Il marco invece è stato la valuta della Germania sin dalla sua unificazione nel 1870. Al termine della Seconda Guerra Mondiale, però, le due Germanie decidono di adottare due monete differenti: la Repubblica Federale di Germania, ossia la Germania Ovest, continua ad adottare il marco tedesco; la Repubblica Democratica Tedesca, ossia la Germania Est, adotta il «marco della Repubblica Democratica Tedesca», due parole. È con la caduta del muro di Berlino nel 1989 e con la riunificazione delle due Germanie nell’anno successivo che si torna al marco tedesco come unica valuta nazionale.

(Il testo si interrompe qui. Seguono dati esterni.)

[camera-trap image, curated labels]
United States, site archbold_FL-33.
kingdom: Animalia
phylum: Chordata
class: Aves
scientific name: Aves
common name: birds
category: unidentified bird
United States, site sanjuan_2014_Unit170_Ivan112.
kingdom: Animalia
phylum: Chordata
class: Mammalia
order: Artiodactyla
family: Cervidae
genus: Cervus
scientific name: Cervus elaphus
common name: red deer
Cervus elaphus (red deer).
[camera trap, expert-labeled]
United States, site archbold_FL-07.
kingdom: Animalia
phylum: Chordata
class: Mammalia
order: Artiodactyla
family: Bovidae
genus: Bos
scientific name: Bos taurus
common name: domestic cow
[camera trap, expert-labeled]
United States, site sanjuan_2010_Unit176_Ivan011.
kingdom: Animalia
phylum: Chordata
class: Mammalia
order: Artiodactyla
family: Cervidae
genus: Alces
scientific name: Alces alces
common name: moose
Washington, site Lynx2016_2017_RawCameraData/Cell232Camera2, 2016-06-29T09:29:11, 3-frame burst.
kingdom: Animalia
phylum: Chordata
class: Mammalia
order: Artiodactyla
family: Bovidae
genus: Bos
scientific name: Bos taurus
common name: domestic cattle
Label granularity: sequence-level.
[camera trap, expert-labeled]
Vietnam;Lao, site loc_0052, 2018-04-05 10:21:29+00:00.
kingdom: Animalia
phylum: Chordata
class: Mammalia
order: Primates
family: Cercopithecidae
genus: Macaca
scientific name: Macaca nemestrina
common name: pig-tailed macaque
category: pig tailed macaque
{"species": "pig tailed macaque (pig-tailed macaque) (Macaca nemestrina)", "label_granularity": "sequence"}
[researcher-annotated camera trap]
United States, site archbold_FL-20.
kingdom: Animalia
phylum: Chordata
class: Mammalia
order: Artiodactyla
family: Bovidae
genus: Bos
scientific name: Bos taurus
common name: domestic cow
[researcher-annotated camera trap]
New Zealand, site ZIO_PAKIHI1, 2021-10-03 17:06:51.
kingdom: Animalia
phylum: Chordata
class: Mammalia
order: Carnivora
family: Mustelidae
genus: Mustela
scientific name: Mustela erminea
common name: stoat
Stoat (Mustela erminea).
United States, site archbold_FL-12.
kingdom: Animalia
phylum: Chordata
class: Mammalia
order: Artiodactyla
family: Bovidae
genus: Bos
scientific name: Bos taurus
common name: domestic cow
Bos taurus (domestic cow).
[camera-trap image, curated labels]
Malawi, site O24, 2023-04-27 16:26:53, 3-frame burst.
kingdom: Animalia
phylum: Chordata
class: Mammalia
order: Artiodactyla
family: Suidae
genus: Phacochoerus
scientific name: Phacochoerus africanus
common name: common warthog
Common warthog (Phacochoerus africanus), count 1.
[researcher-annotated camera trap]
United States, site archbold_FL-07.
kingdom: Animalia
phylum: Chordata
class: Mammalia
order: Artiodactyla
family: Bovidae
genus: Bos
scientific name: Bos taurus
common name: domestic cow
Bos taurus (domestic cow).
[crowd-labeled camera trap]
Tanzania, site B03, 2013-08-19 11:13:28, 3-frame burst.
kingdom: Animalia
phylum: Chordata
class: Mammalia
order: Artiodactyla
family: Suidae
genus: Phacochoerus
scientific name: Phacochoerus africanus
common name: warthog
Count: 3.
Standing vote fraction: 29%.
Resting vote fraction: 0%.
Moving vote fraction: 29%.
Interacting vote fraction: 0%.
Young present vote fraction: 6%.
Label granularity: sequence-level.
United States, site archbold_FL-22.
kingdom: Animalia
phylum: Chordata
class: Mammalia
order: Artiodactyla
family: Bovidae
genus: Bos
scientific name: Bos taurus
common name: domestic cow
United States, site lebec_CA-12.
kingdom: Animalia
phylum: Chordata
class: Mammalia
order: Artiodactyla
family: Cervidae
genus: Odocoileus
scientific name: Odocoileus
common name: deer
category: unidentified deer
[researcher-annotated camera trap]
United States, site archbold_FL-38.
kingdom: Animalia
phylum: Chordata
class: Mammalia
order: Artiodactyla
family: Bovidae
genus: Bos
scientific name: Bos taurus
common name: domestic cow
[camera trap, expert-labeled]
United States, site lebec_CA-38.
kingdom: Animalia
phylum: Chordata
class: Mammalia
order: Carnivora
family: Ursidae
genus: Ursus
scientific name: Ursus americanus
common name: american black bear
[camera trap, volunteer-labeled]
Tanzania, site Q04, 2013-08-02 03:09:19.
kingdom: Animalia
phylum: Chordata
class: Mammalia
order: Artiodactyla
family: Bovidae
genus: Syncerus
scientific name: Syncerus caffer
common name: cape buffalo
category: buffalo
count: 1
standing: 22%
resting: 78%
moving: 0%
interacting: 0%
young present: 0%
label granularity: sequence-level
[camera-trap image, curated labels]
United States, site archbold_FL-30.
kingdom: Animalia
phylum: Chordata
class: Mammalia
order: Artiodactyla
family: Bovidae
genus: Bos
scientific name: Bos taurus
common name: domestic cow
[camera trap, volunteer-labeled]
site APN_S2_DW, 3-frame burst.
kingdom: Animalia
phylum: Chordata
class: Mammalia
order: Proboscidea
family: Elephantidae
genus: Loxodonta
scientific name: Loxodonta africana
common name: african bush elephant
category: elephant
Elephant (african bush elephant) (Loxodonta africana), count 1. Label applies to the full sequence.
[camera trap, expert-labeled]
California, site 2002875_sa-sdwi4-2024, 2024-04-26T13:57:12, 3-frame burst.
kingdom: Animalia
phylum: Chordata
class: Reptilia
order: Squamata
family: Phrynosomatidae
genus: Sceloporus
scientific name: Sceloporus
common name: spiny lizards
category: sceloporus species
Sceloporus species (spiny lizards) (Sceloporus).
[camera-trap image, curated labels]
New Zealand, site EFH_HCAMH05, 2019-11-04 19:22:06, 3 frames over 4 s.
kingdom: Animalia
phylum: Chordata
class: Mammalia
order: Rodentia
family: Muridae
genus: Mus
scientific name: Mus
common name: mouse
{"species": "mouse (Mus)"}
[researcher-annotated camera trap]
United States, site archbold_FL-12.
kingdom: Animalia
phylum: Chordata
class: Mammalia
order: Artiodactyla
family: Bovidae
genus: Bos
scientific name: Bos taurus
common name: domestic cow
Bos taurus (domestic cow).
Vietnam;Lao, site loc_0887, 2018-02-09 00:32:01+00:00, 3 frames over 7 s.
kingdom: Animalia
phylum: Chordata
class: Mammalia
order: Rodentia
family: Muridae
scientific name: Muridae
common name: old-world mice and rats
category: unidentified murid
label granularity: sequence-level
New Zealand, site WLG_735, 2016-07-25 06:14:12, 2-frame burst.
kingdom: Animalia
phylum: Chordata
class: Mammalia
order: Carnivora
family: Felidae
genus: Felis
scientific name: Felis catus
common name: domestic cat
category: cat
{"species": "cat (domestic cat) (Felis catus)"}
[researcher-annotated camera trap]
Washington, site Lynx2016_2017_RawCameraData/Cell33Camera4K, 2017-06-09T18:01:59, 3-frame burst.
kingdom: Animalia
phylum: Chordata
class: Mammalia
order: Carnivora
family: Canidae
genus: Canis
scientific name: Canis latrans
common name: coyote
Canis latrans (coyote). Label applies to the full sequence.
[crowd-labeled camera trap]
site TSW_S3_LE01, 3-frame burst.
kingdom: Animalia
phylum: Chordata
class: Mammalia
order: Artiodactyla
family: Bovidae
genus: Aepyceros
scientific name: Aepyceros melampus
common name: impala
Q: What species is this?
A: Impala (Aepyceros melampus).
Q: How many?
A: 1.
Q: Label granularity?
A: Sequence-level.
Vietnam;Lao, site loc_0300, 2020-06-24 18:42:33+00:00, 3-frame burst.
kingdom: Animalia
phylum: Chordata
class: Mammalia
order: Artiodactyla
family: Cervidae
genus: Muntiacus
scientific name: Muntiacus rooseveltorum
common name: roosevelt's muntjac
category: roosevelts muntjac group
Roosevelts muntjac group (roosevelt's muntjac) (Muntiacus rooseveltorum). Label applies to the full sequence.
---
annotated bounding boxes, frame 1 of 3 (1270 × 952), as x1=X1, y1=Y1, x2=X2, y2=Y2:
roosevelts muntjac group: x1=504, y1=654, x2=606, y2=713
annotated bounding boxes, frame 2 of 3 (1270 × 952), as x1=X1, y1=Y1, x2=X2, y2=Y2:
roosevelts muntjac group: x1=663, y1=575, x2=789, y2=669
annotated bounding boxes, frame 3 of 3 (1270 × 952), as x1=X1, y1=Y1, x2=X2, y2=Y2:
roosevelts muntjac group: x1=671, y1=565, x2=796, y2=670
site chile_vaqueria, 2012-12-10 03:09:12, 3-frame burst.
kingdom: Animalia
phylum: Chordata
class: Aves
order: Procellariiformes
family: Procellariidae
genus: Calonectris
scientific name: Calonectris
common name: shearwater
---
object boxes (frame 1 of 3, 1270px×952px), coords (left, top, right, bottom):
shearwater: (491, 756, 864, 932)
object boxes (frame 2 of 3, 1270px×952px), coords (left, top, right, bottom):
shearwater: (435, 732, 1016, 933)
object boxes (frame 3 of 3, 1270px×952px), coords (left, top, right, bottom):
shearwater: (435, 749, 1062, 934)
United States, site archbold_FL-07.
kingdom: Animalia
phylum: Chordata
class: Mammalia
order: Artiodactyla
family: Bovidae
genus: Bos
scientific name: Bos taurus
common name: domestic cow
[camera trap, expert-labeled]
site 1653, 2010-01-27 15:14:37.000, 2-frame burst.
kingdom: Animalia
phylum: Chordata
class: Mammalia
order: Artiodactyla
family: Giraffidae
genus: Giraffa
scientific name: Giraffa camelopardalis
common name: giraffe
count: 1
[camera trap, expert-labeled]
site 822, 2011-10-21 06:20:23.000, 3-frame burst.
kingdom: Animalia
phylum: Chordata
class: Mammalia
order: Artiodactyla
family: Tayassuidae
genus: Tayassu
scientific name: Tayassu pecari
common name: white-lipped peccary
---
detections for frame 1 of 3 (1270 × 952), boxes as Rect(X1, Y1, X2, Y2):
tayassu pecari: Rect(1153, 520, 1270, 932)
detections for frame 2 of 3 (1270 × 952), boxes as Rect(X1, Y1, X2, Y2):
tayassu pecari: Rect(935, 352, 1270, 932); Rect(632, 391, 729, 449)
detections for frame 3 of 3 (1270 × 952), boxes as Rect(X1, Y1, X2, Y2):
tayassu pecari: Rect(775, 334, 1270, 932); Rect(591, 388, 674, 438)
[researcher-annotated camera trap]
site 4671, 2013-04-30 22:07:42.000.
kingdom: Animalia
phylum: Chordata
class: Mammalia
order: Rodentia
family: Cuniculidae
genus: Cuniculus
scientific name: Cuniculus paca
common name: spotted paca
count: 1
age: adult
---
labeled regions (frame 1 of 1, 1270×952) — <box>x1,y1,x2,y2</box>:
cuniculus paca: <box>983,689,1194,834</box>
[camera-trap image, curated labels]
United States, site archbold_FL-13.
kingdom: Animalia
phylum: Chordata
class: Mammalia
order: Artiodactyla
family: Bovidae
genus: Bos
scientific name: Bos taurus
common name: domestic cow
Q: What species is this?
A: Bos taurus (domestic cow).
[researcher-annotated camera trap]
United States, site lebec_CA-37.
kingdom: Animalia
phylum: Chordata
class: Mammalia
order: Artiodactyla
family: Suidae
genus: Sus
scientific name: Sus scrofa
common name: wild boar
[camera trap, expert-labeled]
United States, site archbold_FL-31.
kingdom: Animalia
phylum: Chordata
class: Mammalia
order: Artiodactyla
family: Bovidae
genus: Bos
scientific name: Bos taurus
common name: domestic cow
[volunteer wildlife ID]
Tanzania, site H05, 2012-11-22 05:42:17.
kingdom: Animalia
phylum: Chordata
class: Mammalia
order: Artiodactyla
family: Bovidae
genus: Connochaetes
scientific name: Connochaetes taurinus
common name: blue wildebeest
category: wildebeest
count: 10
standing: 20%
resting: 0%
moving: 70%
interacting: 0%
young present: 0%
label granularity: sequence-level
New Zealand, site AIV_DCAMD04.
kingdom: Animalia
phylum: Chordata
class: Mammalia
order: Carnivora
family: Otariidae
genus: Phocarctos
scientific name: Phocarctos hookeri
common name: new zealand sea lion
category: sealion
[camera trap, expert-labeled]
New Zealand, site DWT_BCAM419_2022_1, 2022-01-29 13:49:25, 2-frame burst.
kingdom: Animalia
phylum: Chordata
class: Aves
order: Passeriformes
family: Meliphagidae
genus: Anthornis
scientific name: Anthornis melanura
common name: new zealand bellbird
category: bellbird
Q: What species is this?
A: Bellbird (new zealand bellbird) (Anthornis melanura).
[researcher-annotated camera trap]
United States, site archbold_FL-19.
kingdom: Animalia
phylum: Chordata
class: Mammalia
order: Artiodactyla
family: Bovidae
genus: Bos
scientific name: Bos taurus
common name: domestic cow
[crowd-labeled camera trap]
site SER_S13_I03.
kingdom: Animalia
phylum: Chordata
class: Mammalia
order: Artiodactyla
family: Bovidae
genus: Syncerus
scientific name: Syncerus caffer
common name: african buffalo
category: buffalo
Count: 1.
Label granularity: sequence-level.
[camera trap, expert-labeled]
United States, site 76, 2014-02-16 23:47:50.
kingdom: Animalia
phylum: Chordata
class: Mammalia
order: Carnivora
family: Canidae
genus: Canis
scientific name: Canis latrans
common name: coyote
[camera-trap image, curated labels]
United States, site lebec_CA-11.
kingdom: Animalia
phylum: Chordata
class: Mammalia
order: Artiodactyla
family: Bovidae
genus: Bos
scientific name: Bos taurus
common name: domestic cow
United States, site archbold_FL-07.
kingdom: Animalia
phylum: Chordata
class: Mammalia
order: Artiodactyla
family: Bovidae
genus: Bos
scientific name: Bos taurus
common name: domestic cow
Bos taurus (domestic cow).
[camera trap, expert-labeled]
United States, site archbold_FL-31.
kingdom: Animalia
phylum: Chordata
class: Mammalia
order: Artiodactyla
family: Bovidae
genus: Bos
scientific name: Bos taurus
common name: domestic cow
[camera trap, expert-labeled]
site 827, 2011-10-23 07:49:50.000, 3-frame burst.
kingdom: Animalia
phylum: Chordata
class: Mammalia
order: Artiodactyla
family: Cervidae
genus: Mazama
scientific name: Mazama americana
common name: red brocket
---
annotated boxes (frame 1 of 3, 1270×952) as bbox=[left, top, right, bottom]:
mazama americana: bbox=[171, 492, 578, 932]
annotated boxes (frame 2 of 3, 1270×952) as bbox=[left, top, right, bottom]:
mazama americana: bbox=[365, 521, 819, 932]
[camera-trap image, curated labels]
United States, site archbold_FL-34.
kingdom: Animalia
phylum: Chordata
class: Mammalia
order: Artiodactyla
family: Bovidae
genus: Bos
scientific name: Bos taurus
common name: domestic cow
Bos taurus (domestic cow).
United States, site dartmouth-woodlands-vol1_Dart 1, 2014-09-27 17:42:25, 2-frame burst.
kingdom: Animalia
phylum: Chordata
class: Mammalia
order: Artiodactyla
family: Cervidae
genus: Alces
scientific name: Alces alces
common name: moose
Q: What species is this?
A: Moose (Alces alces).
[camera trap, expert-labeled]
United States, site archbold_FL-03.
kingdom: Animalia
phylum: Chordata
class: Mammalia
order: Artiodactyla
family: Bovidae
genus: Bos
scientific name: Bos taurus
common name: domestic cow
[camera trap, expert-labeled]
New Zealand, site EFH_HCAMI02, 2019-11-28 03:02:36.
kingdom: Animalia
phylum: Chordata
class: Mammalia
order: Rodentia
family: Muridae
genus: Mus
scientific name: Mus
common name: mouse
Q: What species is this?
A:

In Olanda il fiorino è stato utilizzato dal XV secolo, mentre in Austria lo scellino fu la valuta nazionale che sostituì la corona a partire dal 1º gennaio 1925. Sottomultiplo dello scellino fu il groschen, con un valore pari a 1/100 del primo. In Belgio dal 1832 fu introdotto il franco belga, la cui circolazione fu favorita dalla conquista di gran parte dell’Europa occidentale realizzata dalla Francia napoleonica.
Le facce dell’euro
L’euro rappresenta l’identità artistica e culturale dei vari Paesi dell’UE. Sulle monete e sulle banconote sono incise le storie e i luoghi emblematici del Paese in cui circolano, ogni immagine ha un significato. Le finestre e i portali, ad esempio, rappresentano lo spirito di apertura e collaborazione che anima l’Europa. Anche il simbolo €, ispirato alla lettera greca epsilon, comunica uno dei valori sui cui si è fondata la moneta unica, ossia l’idea di stabilità. Ogni Paese ha omaggiato sulle proprie monete artisti e personaggi di rilievo: si pensi alla Venere di Botticelli sui dieci centesimi italiani o a Mozart sull’euro in circolazione in Austria, il re Alberto II in Belgio, Ioannis Capodistras per la Grecia, sua Altezza Reale il Granduca Henri nel Lussemburgo, Miguel de Cervantes in Spagna.
Un nuovo look per l’euro
La Banca centrale europea, però, vuole ridisegnare le banconote dell’euro, attraverso una competizione di design a cui parteciperanno anche i cittadini, in un processo da definire entro il 2024. Verrà individuato un gruppo di esperti formato da un rappresentante per ogni paese dell’area euro. Il nostro rappresentante sarà Fabio Beltram, professore di fisica della materia alla Normale di Pisa. Queste le parole del presidente della BCE Christine Lagarde: «Dopo venti anni è arrivato il momento di cambiare look alle nostre banconote, affinché rispecchino tutte le età e le culture europee». Nonostante il sempre maggior utilizzo dei pagamenti elettronici e il lavoro su un futuro euro digitale, l’Eurosistema non ha intenzione di abbandonare definitivamente la moneta fisica.